There has been some rolldown of new features from the fenix 6 series to the forerunner 945 (which was released slightly earlier). Pacepro for example.

But the fenix 6 series (at any level) has plenty of features which the fenix 5 will never get. Some because hardware changes obviously can’t roll down (e.g. sony gps, admittedly not necessarily an upgrade), some because of licensing issues (some firstbeat metrics are licensed per-device line and Garmin doesn’t license old devices e.g. body battery, training load) and some because even though they are software based it would be a commercially daft thing to roll down the new features (like climbpro). Wrist based HR for swimming is another one, but I don’t know which of my categories that fits in.
Fenix 5 might suit you, but don’t buy it under the misconception that some feature or other from the 6 has been or will ever be rolled down.

So here’s the DCR comparison…

Obvious function al differences:

  • Battery life (crazy expedition options on 6 & of course solar option)… 32hrs is probably plenty or 85hrs ultra-trac
  • Music (standard on 5+, only on 6 Pro)… not a requirement for me
  • SOS message & crash detection (6 only)… getting livetrack on a running watch is a step up for me
  • Pacepro (6 only)… maybe a fun to have feature
  • Navigation bits (standard on 5+, only on 6 Pro) - would never want to be reliant on this for nav but nice to have
  • Swimming HR … never needed it before but recording swim sets generally was useful on 910xt

So then it’s down to hardware improvements (GPS chipset, both seem okay… optical HR set up… has it changed… certainly looks physically different haven’t compared the reviews for performance) and other more detailed features you mention which aren’t on the DCR list.
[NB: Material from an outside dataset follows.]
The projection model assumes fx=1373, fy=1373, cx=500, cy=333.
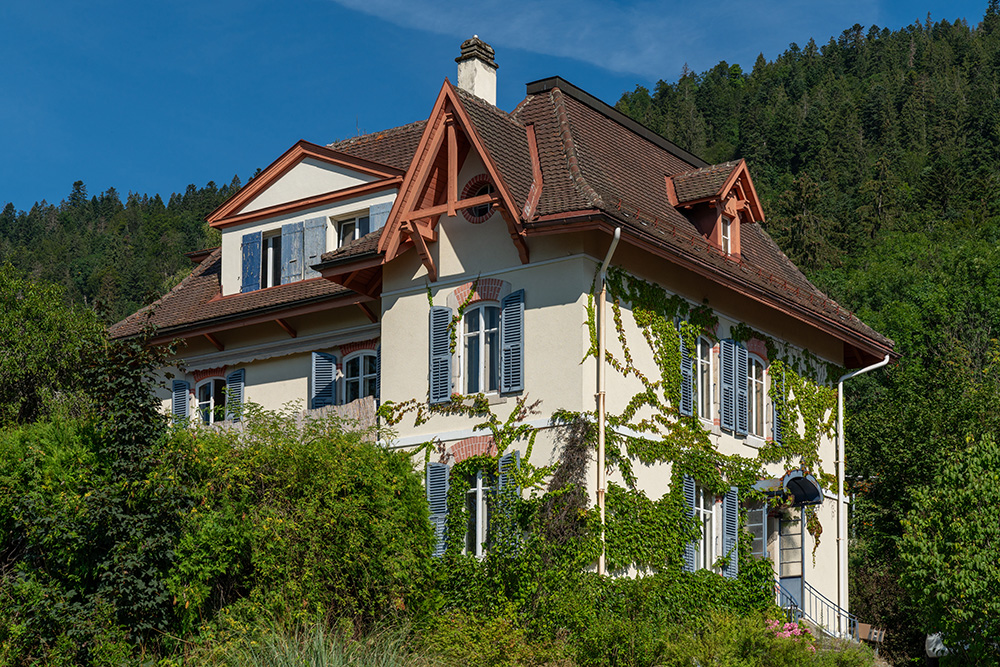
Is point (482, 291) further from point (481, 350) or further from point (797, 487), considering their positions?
point (797, 487)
Either way, much like upgrading my phone… a Fenix 5 is generations ahead of 910xt and a lot cheaper than cutting edge Fenix 6 so it’s unlikely I’d be disappointed unless there’s a showstopping issue… which I haven’t found yet.
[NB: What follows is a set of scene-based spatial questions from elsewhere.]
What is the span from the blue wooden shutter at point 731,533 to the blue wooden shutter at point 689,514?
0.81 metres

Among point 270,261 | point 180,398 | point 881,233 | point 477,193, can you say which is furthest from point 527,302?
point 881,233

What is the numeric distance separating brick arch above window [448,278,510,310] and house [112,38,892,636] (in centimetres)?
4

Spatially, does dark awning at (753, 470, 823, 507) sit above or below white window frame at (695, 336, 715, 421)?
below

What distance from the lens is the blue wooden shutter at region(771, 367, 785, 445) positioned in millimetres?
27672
w.r.t wrist HR, mine is rubbish unless it is tight, borderline very tight. I tighten it for every run and then loosen again afterwards. Its not uncomfortable, but it is tight. Whenever anyone complains about the wrist HR I do wonder how tight it is.

Mine is tight all the time. I hate a jangly watch. Wirst based HR just isnt very accurate a d varies between people. Some can get quite good results, others get a load of crap.

That’s what I’ve heard @GRamsay

I’ve tried loose, semi tight, tight and can’t feel my fingers any more tight. No difference really. I must have weird wrists

I use my Garmin 235 for running but day to day, swimming and gym I use my Huawei GT2, battery life on it is roughly 10 days and I use it to record hour long swims 3 times a week and 4-5 x 2 hour gyms sessions, really a shame that it doesn’t link up to strava as then it would be tested on runs as well.